In palefire-cli.py, extend QuestionTypeDetector.QUESTION_PATTERNS:

'CUSTOM_TYPE': {
    'patterns': [r'\byour pattern\b'],
    'entity_weights': {'PER': 1.5, 'LOC': 1.2},
    'description': 'Your custom query type'
}

Example Queries

# WHO questions (boosts person entities)
"Who was the California Attorney General in 2020?"
"Who is Gavin Newsom?"

# WHERE questions (boosts location entities)
"Where did Kamala Harris work as district attorney?"
"Where is the Attorney General's office located?"

# WHEN questions (boosts date entities)
"When did Gavin Newsom become governor?"
"When was Kamala Harris Attorney General?"

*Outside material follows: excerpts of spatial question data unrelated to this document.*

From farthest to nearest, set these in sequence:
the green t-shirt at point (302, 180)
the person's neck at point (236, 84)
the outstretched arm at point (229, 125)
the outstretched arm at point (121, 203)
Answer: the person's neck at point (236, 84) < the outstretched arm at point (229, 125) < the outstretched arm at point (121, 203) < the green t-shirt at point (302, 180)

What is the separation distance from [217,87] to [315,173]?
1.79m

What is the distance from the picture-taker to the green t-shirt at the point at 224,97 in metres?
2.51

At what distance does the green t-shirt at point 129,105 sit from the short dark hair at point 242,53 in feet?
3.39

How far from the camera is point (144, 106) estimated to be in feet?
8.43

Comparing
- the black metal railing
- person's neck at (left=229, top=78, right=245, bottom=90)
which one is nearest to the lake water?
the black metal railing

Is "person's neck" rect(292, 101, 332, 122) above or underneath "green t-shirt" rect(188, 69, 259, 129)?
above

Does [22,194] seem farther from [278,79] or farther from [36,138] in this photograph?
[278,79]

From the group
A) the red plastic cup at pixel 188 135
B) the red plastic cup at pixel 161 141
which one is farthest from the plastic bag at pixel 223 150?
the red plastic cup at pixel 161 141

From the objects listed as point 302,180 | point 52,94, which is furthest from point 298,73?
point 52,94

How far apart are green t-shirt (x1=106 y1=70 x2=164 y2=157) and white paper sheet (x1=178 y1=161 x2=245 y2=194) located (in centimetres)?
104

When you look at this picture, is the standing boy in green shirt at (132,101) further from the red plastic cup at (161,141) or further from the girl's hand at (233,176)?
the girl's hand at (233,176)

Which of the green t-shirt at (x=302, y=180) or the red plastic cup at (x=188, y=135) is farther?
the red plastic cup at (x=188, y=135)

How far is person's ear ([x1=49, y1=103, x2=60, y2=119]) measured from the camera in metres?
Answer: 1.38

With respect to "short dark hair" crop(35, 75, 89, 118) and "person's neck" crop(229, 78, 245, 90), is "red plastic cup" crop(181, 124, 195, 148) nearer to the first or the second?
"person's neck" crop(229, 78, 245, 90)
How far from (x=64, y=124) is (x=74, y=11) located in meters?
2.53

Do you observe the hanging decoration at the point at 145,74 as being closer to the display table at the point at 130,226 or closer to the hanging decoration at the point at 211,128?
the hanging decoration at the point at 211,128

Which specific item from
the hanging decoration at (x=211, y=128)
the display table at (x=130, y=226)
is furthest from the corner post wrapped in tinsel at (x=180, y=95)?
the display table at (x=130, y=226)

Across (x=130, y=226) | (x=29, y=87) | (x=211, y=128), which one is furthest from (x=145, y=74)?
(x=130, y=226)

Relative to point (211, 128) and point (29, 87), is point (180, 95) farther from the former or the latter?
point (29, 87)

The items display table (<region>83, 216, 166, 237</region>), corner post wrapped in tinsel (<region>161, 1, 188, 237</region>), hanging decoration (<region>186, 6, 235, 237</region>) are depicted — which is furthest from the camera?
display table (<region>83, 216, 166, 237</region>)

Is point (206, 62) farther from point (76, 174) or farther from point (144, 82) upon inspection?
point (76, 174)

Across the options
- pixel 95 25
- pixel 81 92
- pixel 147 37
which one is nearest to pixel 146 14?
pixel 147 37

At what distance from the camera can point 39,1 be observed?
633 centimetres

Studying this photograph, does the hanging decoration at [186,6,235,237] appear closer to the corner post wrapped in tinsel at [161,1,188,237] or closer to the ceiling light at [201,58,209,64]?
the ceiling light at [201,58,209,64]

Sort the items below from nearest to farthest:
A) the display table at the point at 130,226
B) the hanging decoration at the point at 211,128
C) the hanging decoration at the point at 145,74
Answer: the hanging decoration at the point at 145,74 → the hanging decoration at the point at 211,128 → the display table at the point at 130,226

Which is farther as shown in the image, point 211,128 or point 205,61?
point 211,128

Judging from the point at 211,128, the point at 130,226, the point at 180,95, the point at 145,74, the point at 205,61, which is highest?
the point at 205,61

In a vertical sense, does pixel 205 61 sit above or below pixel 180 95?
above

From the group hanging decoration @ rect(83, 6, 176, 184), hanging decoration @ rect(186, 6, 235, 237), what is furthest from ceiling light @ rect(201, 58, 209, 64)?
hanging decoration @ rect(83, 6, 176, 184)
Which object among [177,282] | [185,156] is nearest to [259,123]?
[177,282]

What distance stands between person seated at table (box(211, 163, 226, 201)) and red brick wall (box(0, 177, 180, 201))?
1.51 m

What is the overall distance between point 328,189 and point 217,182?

# WHAT questions (boosts organization/role entities)
"What position did Harris hold in 2015?"
"What organization did she lead?"

Performance Tips

  1. Use spaCy for NER: Much better accuracy than pattern-based fallback
  2. Batch Ingestion: Process episodes in batches for large datasets
  3. Index Optimization: Ensure Neo4j indices are built (done automatically)
  4. Adjust Weights: Tune ranking weights based on your use case
  5. Cache Results: Consider caching frequently accessed results

Troubleshooting

spaCy Model Not Found

python -m spacy download en_core_web_sm

Neo4j Connection Error

  • Verify Neo4j is running
  • Check connection details in .env
  • Test connection: neo4j://localhost:7687

Low Search Accuracy

  • Ensure NER enrichment is enabled (spaCy installed)
  • Check entity extraction during ingestion
  • Adjust ranking weights
  • Try question-aware search instead of standard

Memory Issues

  • Reduce node_search_config.limit (default: 20)
  • Process episodes in smaller batches
  • Use pattern-based NER instead of spaCy

Documentation

  • RANKING_SYSTEM.md: Complete ranking system guide
  • NER_ENRICHMENT.md: NER system documentation
  • QUESTION_TYPE_DETECTION.md: Question-type detection guide
  • QUERY_MATCH_SCORING.md: Query matching details

Next Steps

  1. Add Your Data: Replace example episodes with your content
  2. Run Ingestion: Set ADD = True and run python palefire-cli.py
  3. Test Queries: Set ADD = False and test different query types
  4. Tune Weights: Adjust ranking weights for your use case
  5. Monitor Performance: Track search accuracy and speed

Advanced Features

Custom Entity Types

Extend EntityEnricher.ENTITY_TYPES for domain-specific entities

Multi-Language Support

Add language-specific patterns to QuestionTypeDetector

API Integration

Wrap search functions in FastAPI/Flask for REST API access

Batch Processing

Process large datasets with async batch operations

Result Caching

Implement Redis caching for frequently accessed queries

Support

For issues or questions:

  1. Check documentation files in this directory
  2. Review example queries in palefire-cli.py
  3. Examine console output for debugging information

License

Inherits license from parent Open WebUI project.


Pale Fire - Named after Vladimir Nabokov's novel, where a poem becomes the subject of extensive commentary and interpretation, much like how this system builds a rich knowledge graph from text and enables intelligent exploration through questions.